ENTRETIEN - Budget 2023, article 49-3, taxe sur les superprofits, impôts de production, inflation... le rapporteur général du PLF 2023 et député du Gers (Renaissance) Jean-René Cazeneuve revient en détail sur les mesures de lutte contre la hausse des prix de l'énergie. Il justifie un bouclier tarifaire moins généreux en 2023 par « une nécessaire maîtrise des finances publiques».LA TRIBUNE - Le Sénat à majorité de droite a adopté en fin de semaine dernière en première lecture le volet « recettes » du projet de budget pour 2023. Les sénateurs doivent s'attaquer dorénavant au volet « dépenses » avant un vote prévu le 6 décembre.
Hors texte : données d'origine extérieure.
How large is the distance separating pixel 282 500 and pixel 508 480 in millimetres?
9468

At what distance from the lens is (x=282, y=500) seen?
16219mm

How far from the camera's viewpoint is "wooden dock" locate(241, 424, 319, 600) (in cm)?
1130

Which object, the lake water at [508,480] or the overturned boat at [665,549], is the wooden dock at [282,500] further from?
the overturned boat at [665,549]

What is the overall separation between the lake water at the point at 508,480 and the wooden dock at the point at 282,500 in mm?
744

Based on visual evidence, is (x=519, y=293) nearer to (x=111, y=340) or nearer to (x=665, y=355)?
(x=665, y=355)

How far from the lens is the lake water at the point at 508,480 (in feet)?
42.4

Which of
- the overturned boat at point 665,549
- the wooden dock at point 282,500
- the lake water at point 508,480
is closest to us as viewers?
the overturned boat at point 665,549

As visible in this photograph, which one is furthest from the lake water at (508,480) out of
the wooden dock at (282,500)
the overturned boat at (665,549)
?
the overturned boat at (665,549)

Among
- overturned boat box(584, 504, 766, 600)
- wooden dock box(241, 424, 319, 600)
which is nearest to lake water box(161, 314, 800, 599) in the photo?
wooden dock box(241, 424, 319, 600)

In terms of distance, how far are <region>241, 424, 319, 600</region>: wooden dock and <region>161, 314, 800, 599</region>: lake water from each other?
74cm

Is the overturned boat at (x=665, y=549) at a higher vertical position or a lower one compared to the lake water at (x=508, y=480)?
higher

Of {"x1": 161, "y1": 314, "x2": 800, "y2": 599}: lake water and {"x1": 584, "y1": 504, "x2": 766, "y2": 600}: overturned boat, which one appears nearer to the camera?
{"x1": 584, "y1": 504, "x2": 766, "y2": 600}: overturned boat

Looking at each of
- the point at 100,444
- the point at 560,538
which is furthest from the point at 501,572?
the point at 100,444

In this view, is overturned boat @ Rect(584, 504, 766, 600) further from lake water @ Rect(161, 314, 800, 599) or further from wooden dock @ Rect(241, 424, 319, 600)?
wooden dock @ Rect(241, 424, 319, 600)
Certains élus ont continué à débattre alors que l'article 49-3 risque une nouvelle fois d'être brandi dans l'hémicycle en décembre. Pensez-vous qu'il est possible de trouver des compromis avec des élus de l'opposition sur les textes budgétaires ?
JEAN-RENE CAZENEUVE - Notre méthode est de chercher systématiquement des compromis sur tous les textes. Sur les textes budgétaires, la tâche est plus compliquée. Les oppositions font barrage par principe. C'est leur droit. Mais sur le projet de loi de finances rectificative de cet été ou celui voté récemment, nous avons réussi à trouver des compromis.
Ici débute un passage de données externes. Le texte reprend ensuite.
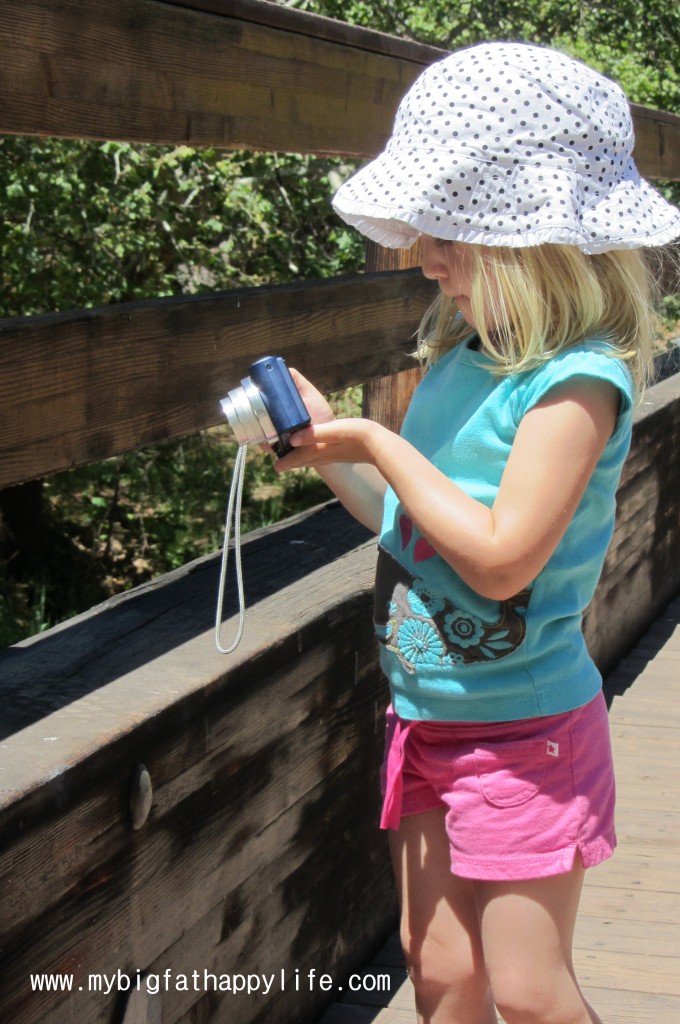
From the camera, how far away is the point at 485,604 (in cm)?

Quels ont été les principaux amendements des oppositions adoptés au parlement sur le dernier Projet de loi de finances rectificative 2022 ?
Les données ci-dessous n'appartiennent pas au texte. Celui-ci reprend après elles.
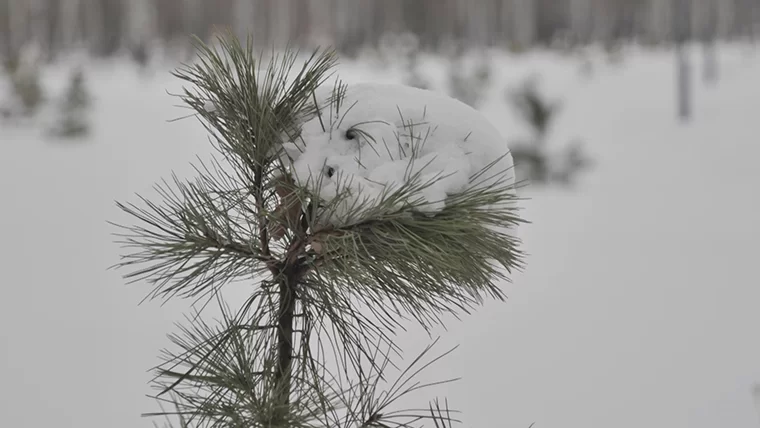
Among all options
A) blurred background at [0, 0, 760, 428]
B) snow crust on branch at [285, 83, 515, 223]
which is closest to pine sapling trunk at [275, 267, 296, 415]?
snow crust on branch at [285, 83, 515, 223]

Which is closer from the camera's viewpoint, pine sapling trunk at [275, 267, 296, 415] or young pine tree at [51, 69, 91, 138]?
pine sapling trunk at [275, 267, 296, 415]

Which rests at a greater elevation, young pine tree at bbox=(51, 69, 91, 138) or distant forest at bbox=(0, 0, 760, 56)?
distant forest at bbox=(0, 0, 760, 56)

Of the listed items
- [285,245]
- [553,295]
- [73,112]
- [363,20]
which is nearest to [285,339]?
[285,245]

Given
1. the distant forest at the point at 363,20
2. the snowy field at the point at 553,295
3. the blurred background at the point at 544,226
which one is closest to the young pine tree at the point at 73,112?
the blurred background at the point at 544,226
Plusieurs amendements ont été adoptés pour améliorer le projet de loi. 230 millions d'euros ont été inscrits pour aider les ménages qui se chauffent au bois. Des crédits supplémentaires ont également été votés à l'Assemblée nationale pour l'aide alimentaire (40 millions d'euros), MaPrimerénov (29 millions d'euros), ou de l'équipement militaire supplémentaire pour l'Ukraine. On a voté une nouvelle répartition des produits de l'IFER photovoltaïque favorable aux communes (Imposition forfaitaire sur les entreprises de réseaux).
Au Sénat, une aide pour l'insonorisation des riverains vivant près des aéroports a été votée. 100 millions d'euros ont été ajoutés pour les ponts et le réseau routier. Enfin, les agences de l'eau doivent bénéficier d'une rallonge de 50 millions d'euros.